◆ **Work instruction 1**: In the text about B.C.'s animal disease fund, how many case submissions does the Animal Health Centre in Abbotsford handle each year?
◆ **Work instruction 2**: From the text about B.C.'s animal disease fund, extract word for word the passage from "The ministry’s Animal" up to and including "to Chilliwack-area farmers.".

◆ **Excerpt**:
A new $5 million fund announced last Thursday in Chilliwack will help B.C. farmers protect their poultry and livestock from animal diseases like avian influenza, swine fever, and foot-and-mouth disease.
“I am pleased to officially announce that the B.C. government is investing $5 million in the B.C. poultry and livestock sector with the renewed focus of reducing the spread of animal disease and improving food security for British Columbians,” said Pam Alexis, minister of agriculture and food, on-site at Canadian Organic Feeds in Chilliwack.
Details like how and when the funding will flow weren’t available, but the new program is about fostering “resilience” in the ag sector, as part of a larger $200-million investment in food security initiatives recently announced.
Langley East MLA Megan Dykeman who is also a farmer, said animal diseases when they hit can have a “ripple effect” throughout the food supply chain.
“This investment will enable our farmers and ranchers to plan, prepare and prevent and mitigate for these diseases on their farms,” she said.
The funding will go to a mix of “emergency planning and training” for the livestock and poultry sector, and equipment in response to outbreaks, as well as research, and implementation of biosecurity and mitigation measures.
The ag sector will be able to respond “quicker and better” to disease outbreaks with this key support, said Alexis.
“Animal diseases, such as avian influenza, have a huge impact on farmers,” said Mark Siemens, president of the BC Egg producers association.
They’ve learned the virus is now a “year-round” concern causing farmers “mental strain and anguish,” which has become “very challenging,” Siemens said.
“Poultry farmers particularly appreciate the fact that this funding is available to a wide variety of applicants so we can take advantage of best practices from across the animal agriculture sector,” he said.
Industry associations will receive support for business planning, research, biosecurity and equipment purchases needed to respond to an animal disease outbreak.
The ministry’s Animal Health Centre, located in Abbotsford, currently handles more than 6,000 case submissions annually while diagnosing, monitoring and assisting in controlling and preventing diseases, such as avian influenza. The province has also announced plans to invest in a new Animal Health Centre that will ensure a more robust response to disease and enhanced testing in the future.
Chilliwack MLA Dan Coulter praised the provincial approach focused on planning and mitigation to get ahead of outbreaks, which have been devastating to Chilliwack-area farmers.
“The work is a significant step towards strengthening the resilience of our agricultural community, especially in the poultry and livestock sectors,” Coulter said.

◆ **Data provided**:
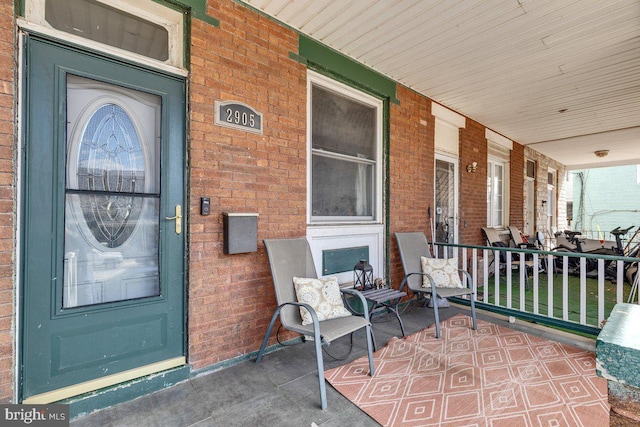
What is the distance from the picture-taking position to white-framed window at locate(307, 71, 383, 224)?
335 cm

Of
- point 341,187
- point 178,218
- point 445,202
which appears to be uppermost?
point 341,187

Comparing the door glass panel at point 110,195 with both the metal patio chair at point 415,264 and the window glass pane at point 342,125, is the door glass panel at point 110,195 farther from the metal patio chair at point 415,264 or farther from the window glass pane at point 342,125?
the metal patio chair at point 415,264

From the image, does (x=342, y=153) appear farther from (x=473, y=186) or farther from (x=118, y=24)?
(x=473, y=186)

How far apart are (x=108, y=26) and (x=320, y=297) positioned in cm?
250

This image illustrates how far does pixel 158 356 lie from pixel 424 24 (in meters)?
3.61

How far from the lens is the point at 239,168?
2.61 meters

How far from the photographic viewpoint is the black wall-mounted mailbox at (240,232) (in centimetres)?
245

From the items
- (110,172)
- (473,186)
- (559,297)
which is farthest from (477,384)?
(473,186)

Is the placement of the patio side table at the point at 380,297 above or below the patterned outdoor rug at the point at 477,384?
above

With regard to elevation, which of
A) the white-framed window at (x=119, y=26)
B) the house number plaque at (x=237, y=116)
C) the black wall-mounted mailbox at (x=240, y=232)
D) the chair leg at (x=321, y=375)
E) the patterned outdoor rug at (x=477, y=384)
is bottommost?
the patterned outdoor rug at (x=477, y=384)

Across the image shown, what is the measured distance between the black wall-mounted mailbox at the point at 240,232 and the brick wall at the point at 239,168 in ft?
0.28

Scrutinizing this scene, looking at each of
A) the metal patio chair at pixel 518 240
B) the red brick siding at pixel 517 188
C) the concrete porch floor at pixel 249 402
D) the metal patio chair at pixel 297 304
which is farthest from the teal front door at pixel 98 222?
the red brick siding at pixel 517 188

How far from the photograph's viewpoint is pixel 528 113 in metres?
5.27

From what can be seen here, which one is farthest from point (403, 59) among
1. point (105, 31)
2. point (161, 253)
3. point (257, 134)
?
point (161, 253)
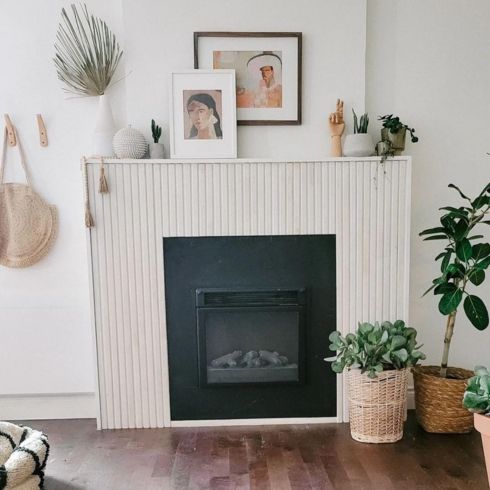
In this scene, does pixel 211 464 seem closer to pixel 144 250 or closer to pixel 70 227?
pixel 144 250

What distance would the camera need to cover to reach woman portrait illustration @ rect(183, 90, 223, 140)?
2326mm

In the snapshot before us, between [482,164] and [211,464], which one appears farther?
[482,164]

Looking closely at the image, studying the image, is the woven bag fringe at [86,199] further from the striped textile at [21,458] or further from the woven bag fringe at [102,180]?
the striped textile at [21,458]

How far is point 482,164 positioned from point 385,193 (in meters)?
0.66

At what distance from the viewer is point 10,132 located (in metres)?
2.43

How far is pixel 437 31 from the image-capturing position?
247 cm

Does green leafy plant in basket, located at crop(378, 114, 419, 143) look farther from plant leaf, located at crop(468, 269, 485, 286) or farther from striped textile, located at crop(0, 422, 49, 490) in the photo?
striped textile, located at crop(0, 422, 49, 490)

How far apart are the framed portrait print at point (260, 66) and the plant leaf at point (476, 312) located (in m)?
1.23

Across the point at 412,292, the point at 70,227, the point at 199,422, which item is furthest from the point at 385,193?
the point at 70,227

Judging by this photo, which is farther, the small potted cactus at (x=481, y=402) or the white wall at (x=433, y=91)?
the white wall at (x=433, y=91)

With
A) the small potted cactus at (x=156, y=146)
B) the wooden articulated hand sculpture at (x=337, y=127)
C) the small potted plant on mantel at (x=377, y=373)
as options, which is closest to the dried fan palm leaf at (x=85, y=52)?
the small potted cactus at (x=156, y=146)

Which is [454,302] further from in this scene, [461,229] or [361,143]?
[361,143]

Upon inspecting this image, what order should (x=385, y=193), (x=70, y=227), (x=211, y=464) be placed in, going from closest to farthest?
(x=211, y=464) → (x=385, y=193) → (x=70, y=227)

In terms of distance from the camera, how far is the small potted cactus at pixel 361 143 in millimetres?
Answer: 2316
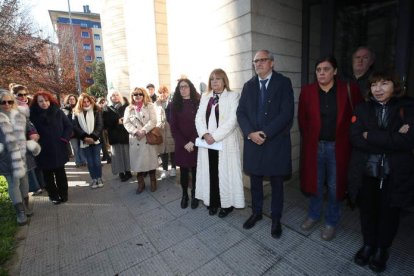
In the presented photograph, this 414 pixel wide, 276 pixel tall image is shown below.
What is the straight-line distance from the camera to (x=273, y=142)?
294cm

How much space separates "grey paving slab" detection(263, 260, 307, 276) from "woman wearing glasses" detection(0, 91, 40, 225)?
349 centimetres

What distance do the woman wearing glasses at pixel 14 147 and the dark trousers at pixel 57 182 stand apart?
49 centimetres

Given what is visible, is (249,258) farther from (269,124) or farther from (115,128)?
(115,128)

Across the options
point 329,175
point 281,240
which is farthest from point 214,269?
point 329,175

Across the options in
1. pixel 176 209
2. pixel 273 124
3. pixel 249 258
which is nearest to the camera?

◆ **Final answer 1**: More than 6,000 case submissions.

◆ **Final answer 2**:
The ministry’s Animal Health Centre, located in Abbotsford, currently handles more than 6,000 case submissions annually while diagnosing, monitoring and assisting in controlling and preventing diseases, such as avian influenza. The province has also announced plans to invest in a new Animal Health Centre that will ensure a more robust response to disease and enhanced testing in the future.
Chilliwack MLA Dan Coulter praised the provincial approach focused on planning and mitigation to get ahead of outbreaks, which have been devastating to Chilliwack-area farmers.